ACTION ITEM: Give back every record exactly as written.

RECORDS SUPPLIED:
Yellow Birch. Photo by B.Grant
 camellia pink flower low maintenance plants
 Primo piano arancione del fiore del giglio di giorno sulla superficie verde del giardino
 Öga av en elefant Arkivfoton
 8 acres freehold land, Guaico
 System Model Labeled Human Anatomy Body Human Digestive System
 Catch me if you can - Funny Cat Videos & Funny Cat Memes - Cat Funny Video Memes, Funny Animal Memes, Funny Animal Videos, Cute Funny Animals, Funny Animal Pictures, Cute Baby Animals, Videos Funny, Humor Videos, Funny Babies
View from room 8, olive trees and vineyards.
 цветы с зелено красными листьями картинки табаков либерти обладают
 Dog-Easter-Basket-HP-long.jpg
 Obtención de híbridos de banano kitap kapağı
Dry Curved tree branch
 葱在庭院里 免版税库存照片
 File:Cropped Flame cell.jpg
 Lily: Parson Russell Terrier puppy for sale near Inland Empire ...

WRITTEN RESPONSE:
Yellow Birch. Photo by B.Grant
 camellia pink flower low maintenance plants
 Primo piano arancione del fiore del giglio di giorno sulla superficie verde del giardino
 Öga av en elefant Arkivfoton
 8 acres freehold land, Guaico
 System Model Labeled Human Anatomy Body Human Digestive System
 Catch me if you can - Funny Cat Videos & Funny Cat Memes - Cat Funny Video Memes, Funny Animal Memes, Funny Animal Videos, Cute Funny Animals, Funny Animal Pictures, Cute Baby Animals, Videos Funny, Humor Videos, Funny Babies
View from room 8, olive trees and vineyards.
 цветы с зелено красными листьями картинки табаков либерти обладают
 Dog-Easter-Basket-HP-long.jpg
 Obtención de híbridos de banano kitap kapağı
Dry Curved tree branch
 葱在庭院里 免版税库存照片
 File:Cropped Flame cell.jpg
 Lily: Parson Russell Terrier puppy for sale near Inland Empire ...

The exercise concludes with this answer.